The company’s mission is creating the online learning experience of the future.  Codecademy (not spelled “Code Academy”) claims to have helped more than 10 million people learn to code.  Codecademy Success Stories has testimonials by real people about solving problems and starting new careers.  There’s also details about organizing an after-school coding club.

Teaching Experience And Usability

Codecademy’s team lacks any teaching experience.  The company’s hiring page doesn’t seem to be looking for any professional educators, either.  Courses are created by individual users.  I agree with another blogger’s review of Codecademy that user-submitted tutorials create inconsistent lesson quality.  Codecademy does not explain how they are “rethinking education from the bottom up” without actually knowing anything about how teachers interact with students.  I’m not reassured by the stated approach of taking “more cues from Facebook and Zynga in creating an engaging educational experience than we do from the classroom.”

Usability issues also distract from the site’s intended purpose of teaching people.  Codecademy’s website layout is confusing.  Available programming languages are  listed in small print at the very bottom.  There’s no obvious link to the projects section, which Codecademy calls “non-track content”.  Online discussion groups are impossible to browse without first logging in.  Codecademy generally lacks any pictures or links to demos of what projects are supposed to look like when you’re done.

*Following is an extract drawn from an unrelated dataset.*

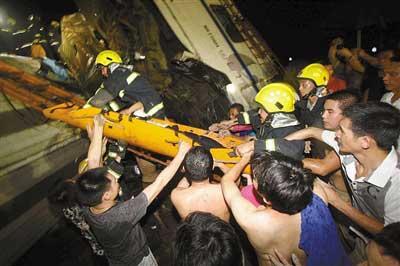 7月23日晚,动车追尾事故现场,救援正在进行。长空 摄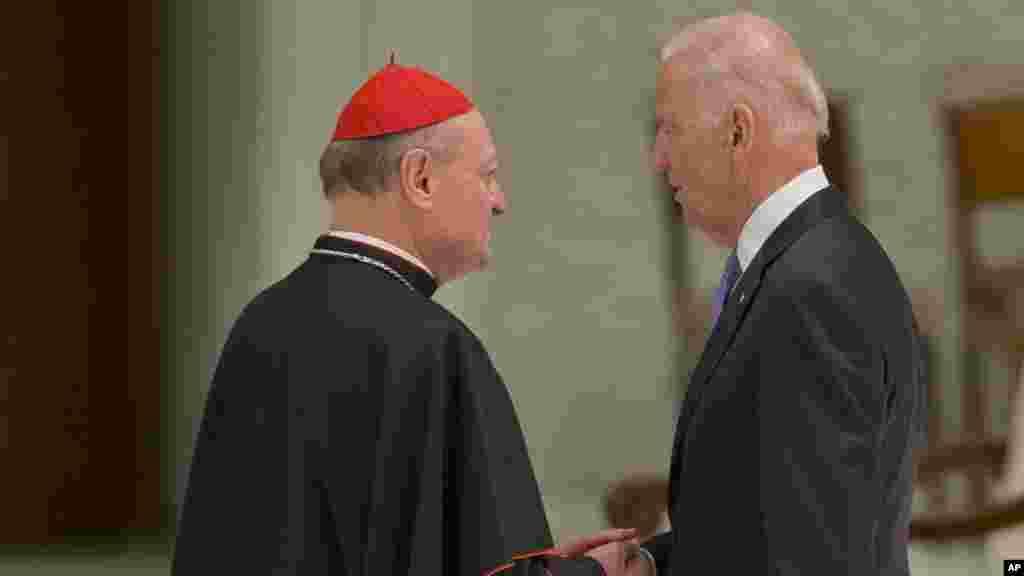 Le cardinal Gianfranco Ravasi, serre la main avec le vice-président américain Joe Biden lors du congrès, 29 avril 2016.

Making Computer Science Available To Everyone

Patrick McConlogue and Leo the Homeless Coder

Patrick McConlogue &
Leo Grand

Stories like Leo Grand, the homeless coder demonstrate the possibilities in learning technology together.  Code.org is a non-profit with education advisors that is “dedicated to growing computer science education by making it available in more schools, and increasing participation by women and underrepresented students of color.”  Popular educational sites like Khan Academy are also beginning to offer computer science tutorials.

Codecademy has potential as a platform for learning computer science skills.  However, other startups are working on this same idea.  Successful education startups reasonably need to be intuitive and involve people that understand education.  By focusing on those two qualities, Codecademy could become the global platform for teaching the world to code.